# SnowBear name bought



## acornish (Dec 21, 2003)

http://snowbear.sgci.com/index.php?option=com_frontpage&Itemid=1

Well I sure hope this company has a better customer relations dept., and hope to see the quality of the plows go back up


----------



## theholycow (Nov 29, 2002)

That URL is now dead, but http://www.snowbear.com/ is live under the new ownership.


----------



## PhantomRacer (Dec 27, 2004)

interesting they went to a front receiver instead of the custom mounts like the old plows.


----------



## theholycow (Nov 29, 2002)

I'm not seeing that. This is the photo on the website:









(From http://www.snowbear.com/82--Snow-Plows.htm )


----------



## plowguy43 (Jan 2, 2008)

I gotta be honest, I beat the piss out of my snowbear (I believe it was a 2006 model). I plowed after the storm and ended up with about 8 properties during a heavy snowfall year. It plowed over a foot a snow and took the beating well. I bent a few pieces after that year but it still worked great. I ended up selling it used for $500, bought it for $1200, and it brought in around $3,000 in revenue for me. It was light so the truck never new it was their which saved on wear/tear and fuel. I can't comment on the newer ones but mine was great.


----------



## PhantomRacer (Dec 27, 2004)

theholycow;1496581 said:


> I'm not seeing that. This is the photo on the website:
> 
> (From http://www.snowbear.com/82--Snow-Plows.htm )

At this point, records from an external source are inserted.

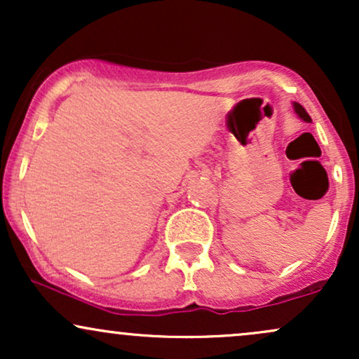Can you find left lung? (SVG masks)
<instances>
[{
	"instance_id": "obj_1",
	"label": "left lung",
	"mask_w": 359,
	"mask_h": 359,
	"mask_svg": "<svg viewBox=\"0 0 359 359\" xmlns=\"http://www.w3.org/2000/svg\"><path fill=\"white\" fill-rule=\"evenodd\" d=\"M294 111H295V113H297V116H299L300 119H304V121L311 123V116H309V114H307V111L304 109L302 106L299 104V102H294Z\"/></svg>"
}]
</instances>
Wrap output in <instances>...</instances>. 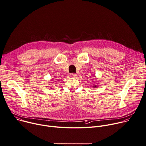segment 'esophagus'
I'll use <instances>...</instances> for the list:
<instances>
[{"instance_id":"34e87169","label":"esophagus","mask_w":146,"mask_h":146,"mask_svg":"<svg viewBox=\"0 0 146 146\" xmlns=\"http://www.w3.org/2000/svg\"><path fill=\"white\" fill-rule=\"evenodd\" d=\"M76 76H77V75L76 74H74V73H71L70 74V77L72 78H75Z\"/></svg>"}]
</instances>
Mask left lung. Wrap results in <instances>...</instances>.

sorry, didn't see the reply

Not seeing what? the front mount receiver? you now need 2" front mount receiver to mount the new mount, which goes into the plow. The plow is still the same. Its the mount that changed. SB just needs to make ONE mount, and leaves it up the owner to get a 2" class III front mount installed.

The old mounts are still available from some online vendors, unsure (doubtful) that new ones will be engineered for new trucks.

This goes into the receiver, which goes into the plow.


----------



## theholycow (Nov 29, 2002)

I don't know where you found that photo but you're right. The site now says '2" Front Receiver is required'. I think it didn't say that when I posted that before.


----------



## PhantomRacer (Dec 27, 2004)

from snowbears site http://www.snowbear.com/Snow-Plow-Accessories.htm


----------



## BC Handyman (Dec 15, 2010)

yup, thats the new style the mount systems were always one of the weakest parts of a snowbear, now they even weaker.


----------



## PhantomRacer (Dec 27, 2004)

dont know about weak...13+ years on mine, been through hell and back, can't say I had an issue with the mount. A class3 hitch is pretty robust. I dont like the new system, but I don't see it as weak however.


----------



## snowbear1 (Feb 28, 2010)

*snowbear plows*

mine is 6yrs old new winch new cutting edge
beat the snot out of it still going strong


----------